Description
A large multi-threaded .NET application crashes with SIGSEGV inside the CLR Garbage Collector's mark/plan phase on .NET 10.0.3. The crash is 100% reproducible — two independent crashes hit the exact same instruction at offset 0x57d680 in libcoreclr.so (symbol14311 + 0xAF0). The same application binary, built targeting net9.0, runs stably on the .NET 9 runtime (13,700+ CPU-minutes of uptime, zero crashes) but consistently crashes within ~1 minute on .NET 10.0.3 via roll-forward.
Runtime: 10.0.326.7603, commit c2435c3e0f46de784341ac3ed62863ce77e117b4
Crash mechanism
A GC worker thread traverses the managed heap during the mark/plan phase and encounters a null/corrupt object reference in a heap slot:
57d679: 48 8b 03 mov (%rbx),%rax ; Load object ref from GC heap slot
57d67c: 48 83 e0 f8 and $0xfffffffffffffff8,%rax ; Clear GC mark/pin bits (low 3 bits)
57d680: 8b 48 04 mov 0x4(%rax),%ecx ; CRASH: rax=0 → reads address 0x4 → SIGSEGV
57d683: 83 38 00 cmpl $0x0,(%rax) ; Would check if object is free
57d686: 78 73 js 57d6fb ; Jump if free object (sign bit)
Register dump at crash point (crash 1, captured directly via LLDB):
rax = 0x0000000000000000 ← NULL after AND ~7 (the heap slot contained 0x0 or 0x1–0x7)
rbx = 0x00007882b594aa70 ← pointer to the GC heap slot
rip = 0x000078e09d37d680 libcoreclr.so`___lldb_unnamed_symbol14311 + 2800
The AND $~7 pattern clears the lowest 3 GC mark/pin bits.
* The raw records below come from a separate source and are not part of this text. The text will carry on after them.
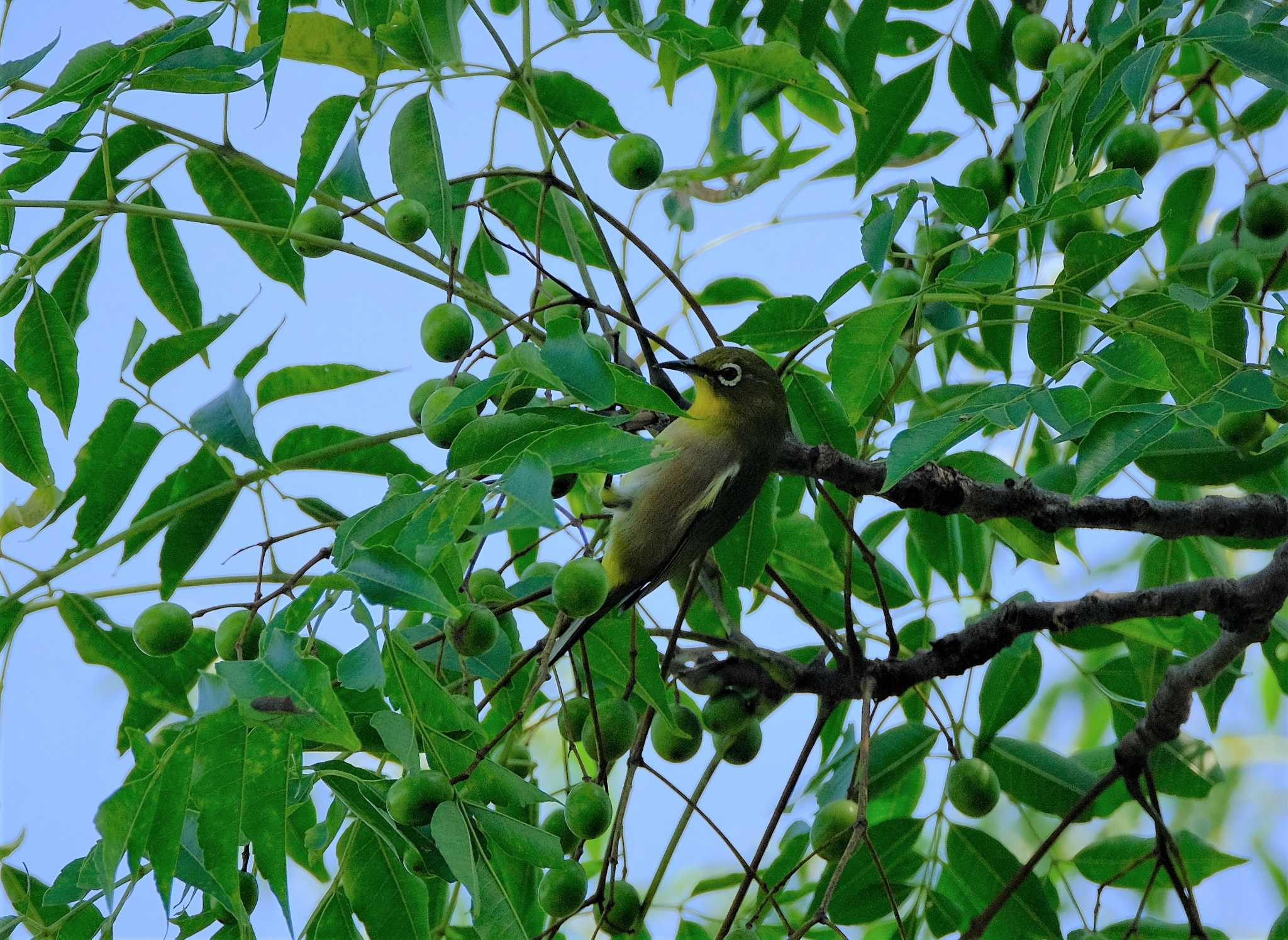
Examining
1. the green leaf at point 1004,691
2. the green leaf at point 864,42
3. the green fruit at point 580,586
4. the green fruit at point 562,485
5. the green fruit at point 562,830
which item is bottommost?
the green fruit at point 562,830

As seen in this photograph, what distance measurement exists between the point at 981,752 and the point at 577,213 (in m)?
1.34

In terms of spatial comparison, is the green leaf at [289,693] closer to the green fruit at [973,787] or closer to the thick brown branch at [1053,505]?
the thick brown branch at [1053,505]

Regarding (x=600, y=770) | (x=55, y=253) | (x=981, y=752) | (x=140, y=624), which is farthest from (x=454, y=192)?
(x=981, y=752)

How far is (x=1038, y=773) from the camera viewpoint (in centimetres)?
244

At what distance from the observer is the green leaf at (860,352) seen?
1.86m

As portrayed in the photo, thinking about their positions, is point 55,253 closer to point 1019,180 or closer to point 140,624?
point 140,624

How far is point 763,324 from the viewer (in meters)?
2.04

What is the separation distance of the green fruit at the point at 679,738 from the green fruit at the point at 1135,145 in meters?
1.30

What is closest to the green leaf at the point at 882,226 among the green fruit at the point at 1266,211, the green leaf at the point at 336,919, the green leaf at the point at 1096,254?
the green leaf at the point at 1096,254

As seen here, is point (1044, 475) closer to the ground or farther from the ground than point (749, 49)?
closer to the ground

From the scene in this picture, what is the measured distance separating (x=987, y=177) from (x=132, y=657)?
6.20ft

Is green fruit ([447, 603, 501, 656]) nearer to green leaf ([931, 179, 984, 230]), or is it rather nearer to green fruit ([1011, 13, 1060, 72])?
green leaf ([931, 179, 984, 230])

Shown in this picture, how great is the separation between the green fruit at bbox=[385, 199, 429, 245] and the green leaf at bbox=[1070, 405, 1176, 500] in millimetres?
1084

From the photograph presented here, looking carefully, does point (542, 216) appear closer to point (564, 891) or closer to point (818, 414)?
point (818, 414)
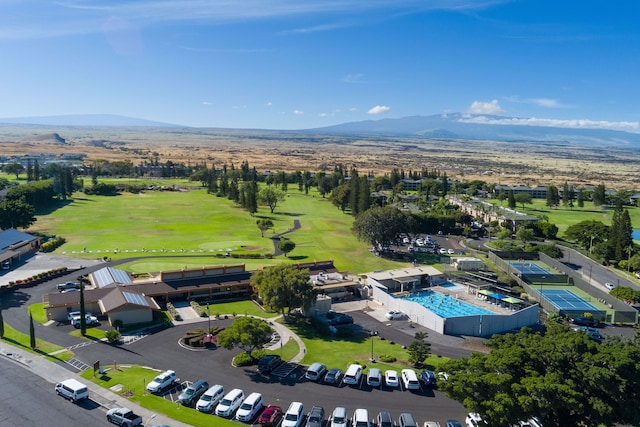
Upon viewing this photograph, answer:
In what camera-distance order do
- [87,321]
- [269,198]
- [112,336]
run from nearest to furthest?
[112,336], [87,321], [269,198]

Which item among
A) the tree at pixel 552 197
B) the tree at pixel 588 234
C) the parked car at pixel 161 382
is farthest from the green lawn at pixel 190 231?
the tree at pixel 552 197

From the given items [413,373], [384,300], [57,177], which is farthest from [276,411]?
[57,177]

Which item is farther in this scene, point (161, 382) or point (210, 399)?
point (161, 382)

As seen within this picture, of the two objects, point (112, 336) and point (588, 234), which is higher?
point (588, 234)

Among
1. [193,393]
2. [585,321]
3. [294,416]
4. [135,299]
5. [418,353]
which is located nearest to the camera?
[294,416]

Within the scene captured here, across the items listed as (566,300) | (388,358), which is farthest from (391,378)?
(566,300)

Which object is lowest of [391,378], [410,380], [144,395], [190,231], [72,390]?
[190,231]

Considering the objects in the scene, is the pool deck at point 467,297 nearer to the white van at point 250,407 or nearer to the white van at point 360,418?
the white van at point 360,418

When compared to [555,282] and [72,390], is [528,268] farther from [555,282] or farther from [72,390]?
[72,390]
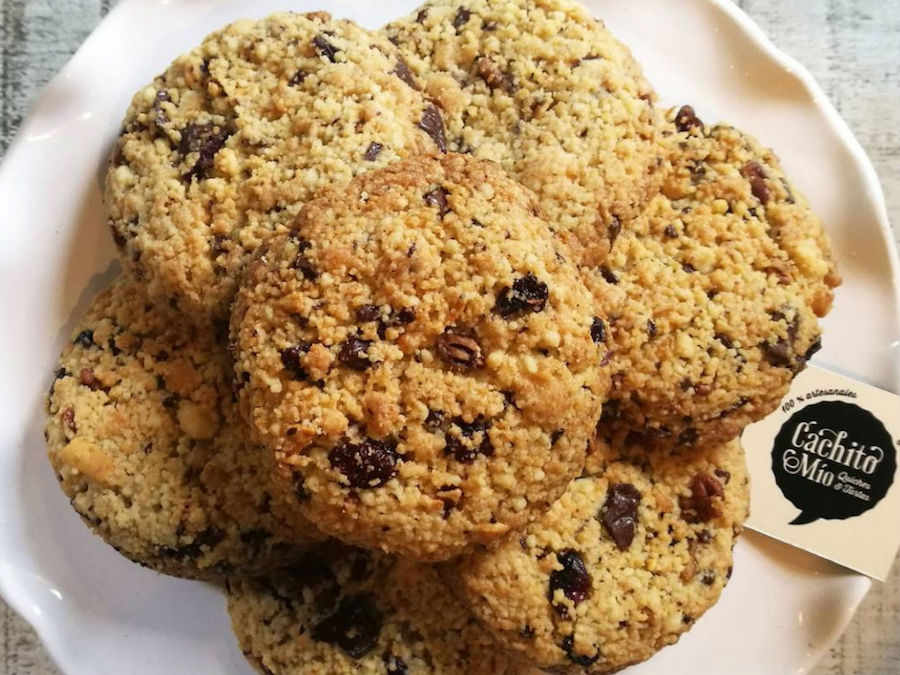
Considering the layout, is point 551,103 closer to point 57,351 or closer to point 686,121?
point 686,121

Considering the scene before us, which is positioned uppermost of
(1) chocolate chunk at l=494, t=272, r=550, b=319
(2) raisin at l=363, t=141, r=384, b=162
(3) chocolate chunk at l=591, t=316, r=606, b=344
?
(2) raisin at l=363, t=141, r=384, b=162

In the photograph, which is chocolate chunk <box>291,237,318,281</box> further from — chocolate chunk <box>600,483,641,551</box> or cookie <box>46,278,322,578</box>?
chocolate chunk <box>600,483,641,551</box>

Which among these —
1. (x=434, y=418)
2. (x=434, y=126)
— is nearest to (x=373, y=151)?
(x=434, y=126)

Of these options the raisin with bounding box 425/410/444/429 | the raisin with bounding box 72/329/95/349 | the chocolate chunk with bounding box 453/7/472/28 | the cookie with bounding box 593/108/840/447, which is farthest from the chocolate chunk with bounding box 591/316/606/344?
the raisin with bounding box 72/329/95/349

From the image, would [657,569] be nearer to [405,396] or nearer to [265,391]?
[405,396]

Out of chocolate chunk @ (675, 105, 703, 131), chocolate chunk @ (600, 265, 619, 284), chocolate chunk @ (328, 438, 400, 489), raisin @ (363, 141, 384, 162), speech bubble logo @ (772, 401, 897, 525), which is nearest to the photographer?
chocolate chunk @ (328, 438, 400, 489)

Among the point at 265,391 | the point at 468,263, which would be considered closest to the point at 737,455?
the point at 468,263

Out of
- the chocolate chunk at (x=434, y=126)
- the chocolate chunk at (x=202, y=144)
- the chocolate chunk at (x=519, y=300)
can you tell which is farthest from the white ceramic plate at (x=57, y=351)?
the chocolate chunk at (x=519, y=300)
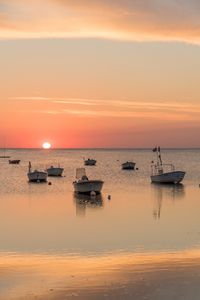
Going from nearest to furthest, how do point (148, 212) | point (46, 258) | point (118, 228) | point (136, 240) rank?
point (46, 258) < point (136, 240) < point (118, 228) < point (148, 212)

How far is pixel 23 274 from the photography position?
2173cm

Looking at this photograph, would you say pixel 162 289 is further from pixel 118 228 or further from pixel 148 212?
pixel 148 212

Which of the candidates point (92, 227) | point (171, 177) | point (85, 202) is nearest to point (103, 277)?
point (92, 227)

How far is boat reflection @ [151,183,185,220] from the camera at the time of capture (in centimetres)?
5253

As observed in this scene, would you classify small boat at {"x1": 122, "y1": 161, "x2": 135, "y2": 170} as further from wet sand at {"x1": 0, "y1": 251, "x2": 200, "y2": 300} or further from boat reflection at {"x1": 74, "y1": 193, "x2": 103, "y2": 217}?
wet sand at {"x1": 0, "y1": 251, "x2": 200, "y2": 300}

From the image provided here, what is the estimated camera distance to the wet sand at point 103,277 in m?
17.9

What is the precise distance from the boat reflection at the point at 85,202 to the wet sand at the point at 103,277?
21.6 metres

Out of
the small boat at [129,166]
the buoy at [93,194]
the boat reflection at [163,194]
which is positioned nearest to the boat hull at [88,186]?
the buoy at [93,194]

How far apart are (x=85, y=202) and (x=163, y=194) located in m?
15.1

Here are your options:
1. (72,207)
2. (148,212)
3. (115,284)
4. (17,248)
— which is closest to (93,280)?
(115,284)

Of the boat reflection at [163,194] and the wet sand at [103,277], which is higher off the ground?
the boat reflection at [163,194]

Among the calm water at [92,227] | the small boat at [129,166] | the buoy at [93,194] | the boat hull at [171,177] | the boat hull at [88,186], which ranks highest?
the small boat at [129,166]

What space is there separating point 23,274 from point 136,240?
11.6 meters

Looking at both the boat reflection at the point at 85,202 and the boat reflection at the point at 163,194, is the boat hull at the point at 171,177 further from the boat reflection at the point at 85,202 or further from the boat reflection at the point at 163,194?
the boat reflection at the point at 85,202
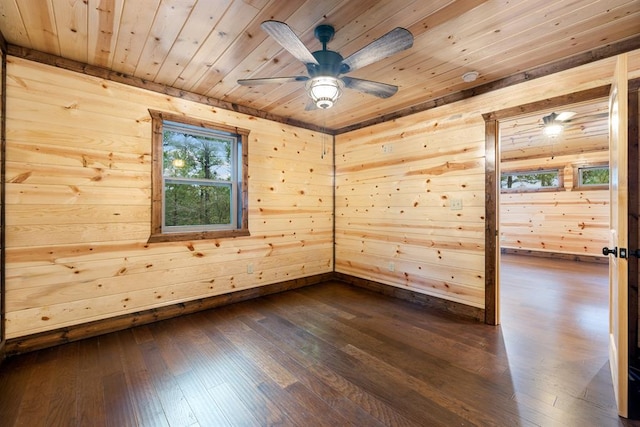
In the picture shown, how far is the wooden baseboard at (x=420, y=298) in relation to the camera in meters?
3.04

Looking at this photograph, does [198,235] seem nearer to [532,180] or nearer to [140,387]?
[140,387]

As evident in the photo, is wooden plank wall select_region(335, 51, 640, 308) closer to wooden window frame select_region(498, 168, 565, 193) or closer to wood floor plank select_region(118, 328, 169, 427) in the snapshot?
wood floor plank select_region(118, 328, 169, 427)

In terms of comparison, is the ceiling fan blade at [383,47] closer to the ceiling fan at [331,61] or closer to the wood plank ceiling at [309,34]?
the ceiling fan at [331,61]

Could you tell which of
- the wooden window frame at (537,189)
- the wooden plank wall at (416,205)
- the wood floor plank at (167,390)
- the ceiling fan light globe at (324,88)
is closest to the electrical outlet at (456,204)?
the wooden plank wall at (416,205)

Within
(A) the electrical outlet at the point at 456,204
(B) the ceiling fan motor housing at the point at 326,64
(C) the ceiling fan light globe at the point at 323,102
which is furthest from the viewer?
(A) the electrical outlet at the point at 456,204

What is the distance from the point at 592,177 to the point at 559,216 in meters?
1.02

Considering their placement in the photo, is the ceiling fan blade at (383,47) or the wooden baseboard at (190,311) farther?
the wooden baseboard at (190,311)

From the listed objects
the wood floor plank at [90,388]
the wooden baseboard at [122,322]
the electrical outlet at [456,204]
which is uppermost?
the electrical outlet at [456,204]

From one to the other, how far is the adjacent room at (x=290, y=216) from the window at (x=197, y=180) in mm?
25

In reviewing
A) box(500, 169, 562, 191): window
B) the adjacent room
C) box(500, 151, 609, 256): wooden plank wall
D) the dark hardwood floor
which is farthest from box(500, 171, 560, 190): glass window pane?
the dark hardwood floor

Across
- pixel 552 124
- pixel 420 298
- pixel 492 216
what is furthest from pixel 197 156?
pixel 552 124

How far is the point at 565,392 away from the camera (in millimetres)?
1825

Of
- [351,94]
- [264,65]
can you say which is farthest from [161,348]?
[351,94]

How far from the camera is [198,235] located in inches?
126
The result being zero means the slot value was 0x0–0x7 — an invalid/null object reference where a valid managed object pointer was expected. The function is likely gc_heap::mark_object_simple1 based on the bit-masking pattern and the call chain through GC mark/plan/worker functions.
Reproduction Steps
We cannot share the proprietary application, but here is a detailed characterization to help reproduce:
-
Application type: Long-running, real-time data processing console app with heavy network I/O (hundreds of WebSocket connections, HTTP clients). ASP.NET Core framework is referenced but no request pipeline is used.
-
Build: Compiled with .NET 9 SDK, targeting net9.0 TFM. Runs on .NET 10 runtime via RollForward=LatestMajor.
-
GC configuration (from runtimeconfig.json / Directory.Build.props):
{
"System.GC.Server": true,
"System.GC.DynamicAdaptationMode": 0,
"System.Runtime.TieredPGO": true
}
Server GC enabled, DATAS disabled, Dynamic PGO enabled.
-
Workload characteristics at crash time:
- Thread count: ~94 threads (crash 1), 1019 threads / 989 managed (crash 2)
- GC pressure: Extremely heavy — 58× Gen0, 33× Gen1, 17× Gen2 collections in ~54 seconds
- CPU: 81.1% utilization
- Memory: ~23 GB RSS on a 188 GB machine
- Application-level GC monitoring detected frequent undesired GC pauses
- Explicit LOH compaction triggered periodically by the application
-
Concurrency profile:
- ~400–600 persistent WebSocket connections (concurrent reads/writes)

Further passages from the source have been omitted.